== PROVIDED DATA

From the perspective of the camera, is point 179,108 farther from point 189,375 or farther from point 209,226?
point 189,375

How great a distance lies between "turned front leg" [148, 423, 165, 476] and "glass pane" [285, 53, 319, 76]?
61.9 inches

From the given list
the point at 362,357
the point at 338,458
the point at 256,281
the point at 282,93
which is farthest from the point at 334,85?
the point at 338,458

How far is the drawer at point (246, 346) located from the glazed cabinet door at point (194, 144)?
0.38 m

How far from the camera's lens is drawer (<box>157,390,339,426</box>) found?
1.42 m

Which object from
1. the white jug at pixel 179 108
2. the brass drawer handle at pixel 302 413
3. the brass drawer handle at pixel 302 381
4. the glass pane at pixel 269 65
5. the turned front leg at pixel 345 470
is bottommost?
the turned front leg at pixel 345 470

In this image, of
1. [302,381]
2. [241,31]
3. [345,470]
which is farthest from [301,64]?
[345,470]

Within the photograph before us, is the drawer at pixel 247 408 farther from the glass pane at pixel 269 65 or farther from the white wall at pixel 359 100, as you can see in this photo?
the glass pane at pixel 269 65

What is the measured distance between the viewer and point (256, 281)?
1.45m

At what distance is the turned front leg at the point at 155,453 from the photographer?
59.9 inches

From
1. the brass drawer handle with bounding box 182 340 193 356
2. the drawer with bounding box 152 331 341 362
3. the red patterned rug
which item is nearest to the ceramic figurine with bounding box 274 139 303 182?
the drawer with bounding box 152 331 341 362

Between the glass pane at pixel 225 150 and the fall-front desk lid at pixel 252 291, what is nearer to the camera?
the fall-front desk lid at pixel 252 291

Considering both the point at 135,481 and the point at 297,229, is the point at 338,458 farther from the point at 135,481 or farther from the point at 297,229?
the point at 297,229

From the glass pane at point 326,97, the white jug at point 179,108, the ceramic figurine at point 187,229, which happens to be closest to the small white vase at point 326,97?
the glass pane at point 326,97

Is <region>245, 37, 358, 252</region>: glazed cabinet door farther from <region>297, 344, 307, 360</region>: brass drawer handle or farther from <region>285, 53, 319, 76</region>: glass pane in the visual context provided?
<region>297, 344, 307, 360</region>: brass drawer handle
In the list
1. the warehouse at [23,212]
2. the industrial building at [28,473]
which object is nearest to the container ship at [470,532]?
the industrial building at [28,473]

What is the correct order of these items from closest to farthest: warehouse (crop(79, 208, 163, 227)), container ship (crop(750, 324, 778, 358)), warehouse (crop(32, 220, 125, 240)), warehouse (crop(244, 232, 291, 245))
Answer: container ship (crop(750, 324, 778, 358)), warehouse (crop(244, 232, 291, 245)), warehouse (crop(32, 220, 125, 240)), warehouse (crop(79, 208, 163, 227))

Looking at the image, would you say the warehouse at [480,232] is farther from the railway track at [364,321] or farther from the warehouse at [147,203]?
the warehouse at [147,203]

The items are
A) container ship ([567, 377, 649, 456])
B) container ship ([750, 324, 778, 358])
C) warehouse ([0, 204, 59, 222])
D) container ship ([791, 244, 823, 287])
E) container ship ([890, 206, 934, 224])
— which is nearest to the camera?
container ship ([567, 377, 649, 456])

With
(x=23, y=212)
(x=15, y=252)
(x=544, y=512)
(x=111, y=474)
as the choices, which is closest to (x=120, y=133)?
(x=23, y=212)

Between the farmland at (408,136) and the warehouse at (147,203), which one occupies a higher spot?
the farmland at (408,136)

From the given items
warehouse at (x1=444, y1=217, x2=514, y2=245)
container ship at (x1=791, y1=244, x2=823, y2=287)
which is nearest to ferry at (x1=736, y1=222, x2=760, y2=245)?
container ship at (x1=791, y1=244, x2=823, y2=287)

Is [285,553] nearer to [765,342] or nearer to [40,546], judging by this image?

====

## WHAT IS NEEDED
Format every line of the items above as a Markdown table with two columns, Row and Line, and skip the blank lines.

## FULL ANSWER
| Row | Line |
|---|---|
| 1 | From the perspective of the camera, is point 179,108 farther from point 189,375 or farther from point 209,226? |
| 2 | point 189,375 |
| 3 | How great a distance lies between "turned front leg" [148, 423, 165, 476] and "glass pane" [285, 53, 319, 76]? |
| 4 | 61.9 inches |
| 5 | From the given list |
| 6 | the point at 362,357 |
| 7 | the point at 338,458 |
| 8 | the point at 256,281 |
| 9 | the point at 282,93 |
| 10 | which is farthest from the point at 334,85? |
| 11 | the point at 338,458 |
| 12 | How far is the drawer at point (246, 346) located from the glazed cabinet door at point (194, 144)? |
| 13 | 0.38 m |
| 14 | How far from the camera's lens is drawer (<box>157,390,339,426</box>) found? |
| 15 | 1.42 m |
| 16 | Which object from |
| 17 | 1. the white jug at pixel 179 108 |
| 18 | 2. the brass drawer handle at pixel 302 413 |
| 19 | 3. the brass drawer handle at pixel 302 381 |
| 20 | 4. the glass pane at pixel 269 65 |
| 21 | 5. the turned front leg at pixel 345 470 |
| 22 | is bottommost? |
| 23 | the turned front leg at pixel 345 470 |
| 24 | In this image, of |
| 25 | 1. [302,381] |
| 26 | 2. [241,31] |
| 27 | 3. [345,470] |
| 28 | which is farthest from [301,64]? |
| 29 | [345,470] |
| 30 | Within the photograph before us, is the drawer at pixel 247 408 farther from the glass pane at pixel 269 65 or farther from the white wall at pixel 359 100, as you can see in this photo? |
| 31 | the glass pane at pixel 269 65 |
| 32 | What is the measured distance between the viewer and point (256, 281)? |
| 33 | 1.45m |
| 34 | At what distance is the turned front leg at the point at 155,453 from the photographer? |
| 35 | 59.9 inches |
| 36 | From |
| 37 | 1. the brass drawer handle with bounding box 182 340 193 356 |
| 38 | 2. the drawer with bounding box 152 331 341 362 |
| 39 | 3. the red patterned rug |
| 40 | which item is nearest to the ceramic figurine with bounding box 274 139 303 182? |
| 41 | the drawer with bounding box 152 331 341 362 |
| 42 | Between the glass pane at pixel 225 150 and the fall-front desk lid at pixel 252 291, what is nearer to the camera? |
| 43 | the fall-front desk lid at pixel 252 291 |
| 44 | Considering both the point at 135,481 and the point at 297,229, is the point at 338,458 farther from the point at 135,481 or farther from the point at 297,229? |
| 45 | the point at 297,229 |
| 46 | From the glass pane at point 326,97, the white jug at point 179,108, the ceramic figurine at point 187,229, which happens to be closest to the small white vase at point 326,97? |
| 47 | the glass pane at point 326,97 |
| 48 | Is <region>245, 37, 358, 252</region>: glazed cabinet door farther from <region>297, 344, 307, 360</region>: brass drawer handle or farther from <region>285, 53, 319, 76</region>: glass pane in the visual context provided? |
| 49 | <region>297, 344, 307, 360</region>: brass drawer handle |
| 50 | In the list |
| 51 | 1. the warehouse at [23,212] |
| 52 | 2. the industrial building at [28,473] |
| 53 | which object is nearest to the container ship at [470,532]? |
| 54 | the industrial building at [28,473] |
| 55 | What is the correct order of these items from closest to farthest: warehouse (crop(79, 208, 163, 227)), container ship (crop(750, 324, 778, 358)), warehouse (crop(32, 220, 125, 240)), warehouse (crop(244, 232, 291, 245)) |
| 56 | Answer: container ship (crop(750, 324, 778, 358)), warehouse (crop(244, 232, 291, 245)), warehouse (crop(32, 220, 125, 240)), warehouse (crop(79, 208, 163, 227)) |
| 57 | Looking at the image, would you say the warehouse at [480,232] is farther from the railway track at [364,321] or farther from the warehouse at [147,203]? |
| 58 | the warehouse at [147,203] |
| 59 | The items are |
| 60 | A) container ship ([567, 377, 649, 456]) |
| 61 | B) container ship ([750, 324, 778, 358]) |
| 62 | C) warehouse ([0, 204, 59, 222]) |
| 63 | D) container ship ([791, 244, 823, 287]) |
| 64 | E) container ship ([890, 206, 934, 224]) |
| 65 | — which is nearest to the camera? |
| 66 | container ship ([567, 377, 649, 456]) |
| 67 | With |
| 68 | (x=23, y=212) |
| 69 | (x=15, y=252) |
| 70 | (x=544, y=512) |
| 71 | (x=111, y=474) |
| 72 | as the choices, which is closest to (x=120, y=133)? |
| 73 | (x=23, y=212) |
| 74 | Between the farmland at (408,136) and the warehouse at (147,203), which one occupies a higher spot? |
| 75 | the farmland at (408,136) |
| 76 | From the given items |
| 77 | warehouse at (x1=444, y1=217, x2=514, y2=245) |
| 78 | container ship at (x1=791, y1=244, x2=823, y2=287) |
| 79 | which is nearest to ferry at (x1=736, y1=222, x2=760, y2=245)? |
| 80 | container ship at (x1=791, y1=244, x2=823, y2=287) |
| 81 | Is [285,553] nearer to [765,342] or nearer to [40,546], judging by this image? |